[Passage shown]

***

She was my 9th grade school teacher.
Anna Basinger Adams. We called her Miss Ann.
She was born in the Mount Zion community west of Greenwood. She attended school in Greenwood and Ouachita Baptist College in Arkadelphia where she received her Bachelor of Arts degree, later teaching and becoming principal of Jenny Lind Jr. High. She was sponsor of our 9th grade class.
Miss Ann was popular and well liked. I’m sure she was partly responsible for the May 1943 9th grade class making history, the first to wear caps and gowns, graduating from the 9th grade.
No doubt, we (that year’s 9th grade graduates), were just as responsible, agreeing with Miss Ann, deeming the whole idea was much wiser than planning a class trip or forming a committee to make plans for constructing a sidewalk with our names permanently inscribed for the public to see for years to come.
Graduating from the 6th grade in 1940 is not very memorable. I do remember what we as a class wore, and my memory is still good of Mr. J.H. Dunn as teacher and principal, my penmanship teacher.
Several ladies in the community were asked to make the dresses for the girls of the 6th grade graduating class. Margaret Tookey, Wanda Sue’s mother, made mine…shirt-waisted with full skirts and cut from royal blue dotted-Swiss material, a style not suited for everyday wear for later, so mine became my Sunday dress to wear to Sunday School where Mr. and Mrs. J.A. Webb taught classes in the old Central Office building the rest of summer.

***

[Raw data]
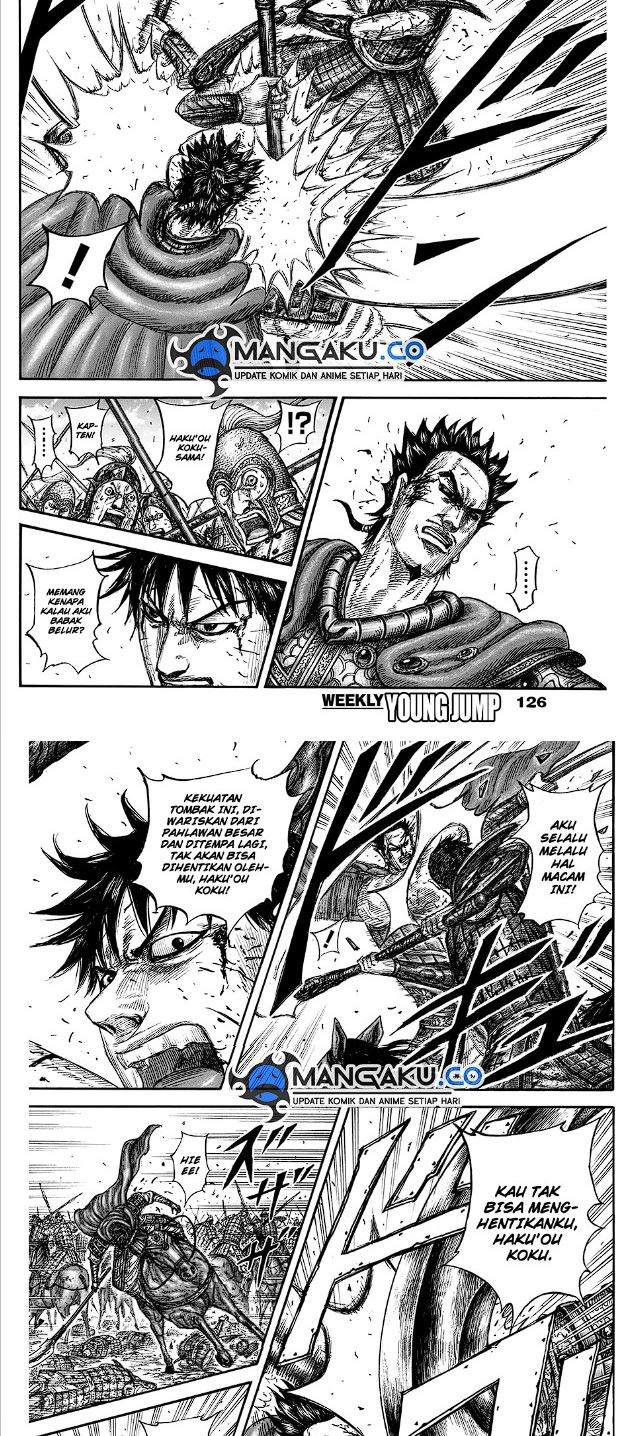 Chapter 824 - halaman 11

***

[Things to do]
• a. Answer these questions about the memoir about Miss Ann:
(i) At which college did Anna Basinger Adams receive her Bachelor of Arts degree?
(ii) What did the May 1943 9th grade class become the first to wear?
(iii) Who made the narrator's 6th grade graduation dress?
• b. Please resume the memoir about Miss Ann, starting right after its last sentence.
The data is separate material from the memoir about Miss Ann.

[Expected outputs]
• a.
(i) Ouachita Baptist College in Arkadelphia
(ii) Caps and gowns
(iii) Margaret Tookey, Wanda Sue's mother

• b.
Memories of attending 7th and 8th grades at Jenny Lind Jr. High are vague. Those two years seemed to whiz by, but then came 9th grade in 1943, sadly my last year.
Seventy-five years is a long time to hold onto memories of some happenings in life, but when it comes to graduation, that’s a different story, when each one takes on a different meaning. As I wondered what the next three years in Greenwood would bring, and what my 12th grade graduation would be like…but now I continue to remember Jenny Lind Jr. High and Miss Ann.
Miss Ann’s personality (as I remember) was sometime unpredictable. She wasn’t severe on discipline, but she did know how to “keep us on our toes” and we knew she meant business when she instructed us to read so many books and make so many book reports each semester. Others might remember her for her skills as a basketball coach. All in all…Miss Ann…a fine teacher.
I’ll never forget how I felt walking across the stage to receive my diploma, decked out in my cap and gown. It’s been said “sometime clothes make a person.” It had to be the cap and gown. I know one thing for sure…I felt wiser and as my mama would say…”older beyond my years.”
On that day, back in May, 1943.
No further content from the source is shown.